Le marchand nous laissa sur ces paroles et nous souhaita « beaucoup de chance ».

Plutôt que d’attendre davantage un hypothétique véhicule, nous avons finalement décidé de nous mettre en marche malgré la chaleur accablante.

A bout de chaque courbe, nous espérions que le relief allait s’aplanir, ne fût-ce que quelques centaines de mètres, histoire de reprendre un peu des forces, mais à chaque fois le chemin se redressait davantage. Malgré nos chaussures de marche, nos chevilles se tordaient de plus en plus souvent sur la rocaille et les éboulis.

C’est alors qu’une petite fille, surgie de nulle part, apparut en sautillant gaiement à notre rencontre. Comme nous lui demandions si la route était encore longue, elle nous répondit qu’elle ne savait pas exactement, mais avant de disparaître, comme pour s’excuser de n’avoir pu nous répondre, elle nous tendit une des deux oranges qu’elle tenait en ses mains. Un geste sans doute de bon augure puisque c’est à ce moment, comme un mirage, que -loin en contrebas- une volute de poussière s’éleva dans le ciel. Disparaissant puis réapparaissant sans cesse au détour de chaque lacet, le nuage grossissait et finalement, la rumeur d’un moteur devenait perceptible. La mécanique devait souffrir. Le véhicule devait aussi être vieux ou alors très chargé. Lorsque le petit camion rouge passa à notre hauteur, il s’avéra qu’il était non seulement très vieux mais aussi…très chargé. Ce qui n’empêcha pas le chauffeur et son épouse de ralentir et de nous crier que si nous voulions grimper derrière, il fallait faire vite car le moteur avait une fâcheuse tendance à s’ « étouffer » et à ne plus redémarrer. A peine coincés entre deux sacs de ciments et divers matériaux de construction, nous redémarrions sans attendre.

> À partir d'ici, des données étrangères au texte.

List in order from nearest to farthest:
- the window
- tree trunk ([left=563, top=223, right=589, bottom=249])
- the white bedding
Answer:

Après une heure de route exécrable, aussi pénible pour les essieux du véhicule que pour les reins des passagers, la camionnette s’immobilisait enfin.
Le cabanon devant lequel nous étions arrêtés était la propriété de « notre » chauffeur. C’était une construction assez sommaire et rustique qu’il avait acquise en même temps que le vaste terrain sur lequel elle était érigée. Cet ancien fenil leur ferait bientôt office de résidence secondaire. Les terres alentours, seraient quant à elles d’ici peu plantées d’amandiers et d’oliviers. Du moins, tel était le voeux le plus cher de ce chauffeur de bus de Santiago pour qui la pollution et le stress de la ville devenaient intolérables. Il avait en outre l’intention, dès l’heure de la retraite venue, de consacrer une partie de son domaine à la création d’un camping. Notre présence ici était peut-être un heureux présage de réussite pour cette future entreprise. En tous cas, nous serions aujourd’hui les tous premiers campeurs à jouir de ce paysage tendrement sauvage et bucolique.

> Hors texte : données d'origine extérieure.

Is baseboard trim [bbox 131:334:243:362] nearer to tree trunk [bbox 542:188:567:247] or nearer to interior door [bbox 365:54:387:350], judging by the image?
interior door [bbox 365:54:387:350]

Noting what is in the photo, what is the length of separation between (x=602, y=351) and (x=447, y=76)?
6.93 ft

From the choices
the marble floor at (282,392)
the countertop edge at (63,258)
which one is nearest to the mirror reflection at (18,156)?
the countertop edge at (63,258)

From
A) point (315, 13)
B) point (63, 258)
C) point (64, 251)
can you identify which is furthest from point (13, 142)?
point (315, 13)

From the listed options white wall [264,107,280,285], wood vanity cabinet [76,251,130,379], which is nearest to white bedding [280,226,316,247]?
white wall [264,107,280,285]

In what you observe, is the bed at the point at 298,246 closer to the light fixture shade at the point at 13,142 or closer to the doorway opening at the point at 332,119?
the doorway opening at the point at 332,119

-Evidemment, une sérieuse amélioration de la voirie accédant au site serait un gage supplémentaire de succès, mais dans ce domaine, rien n’est encore prévu avant plusieurs années se lamenta le futur patron de camping !


Au fil de la conversation, nos hôtes devaient encore nous avertir que le rodéo de Campo de Ahumada –but cette dure randonnée montagnarde- n’était vraiment pas extraordinaire.

-Vous savez, c’est vraiment des « sauvages » là- bas. Il y en a même qui ne sont jamais descendus en ville de toute leur vie.
-Par contre, si vous voulez vraiment voir de beaux rodéos, c’est à Rancagua qu’il faut aller…

Cette phrase que nous avions déjà entendue la veille chez les Villegas n’entamait pourtant pas notre moral. Nous irions, coûte que coûte, et à pied, puisque personne ne voulait nous y conduire. Le couple accepta toutefois que nous plantions notre tente dans le jardin.

Après une heure de marche sur les contreforts escarpés de la montagne, nous parvenions enfin à une sorte de vaste terrasse herbeuse parsemée çà et là de bosquets, de maquis et de fleurs sauvages. En y regardant de plus près, on apercevait aussi quelques maisons, une petite école, des fenils et des enclos disséminés sans le moindre souci d’organisation urbanistique. Chaque propriétaire semblait avoir obéit à des règles intuitives consistant non pas à investir un paysage mais à se fondre en lui sans en perturber l’équilibre originel.

En fait, ce dimanche, le véritable cœur de Campo de Ahumada était la « media-luna » (la demi-lune). Une arène rustique, semi-circulaire faites de mœllons, de cailloux et de boue séchée. Elle était fermée par une légère palissade en bois derrière laquelle se trouvait un corral où bientôt allait être regroupé le bétail sélectionné pour la compétition.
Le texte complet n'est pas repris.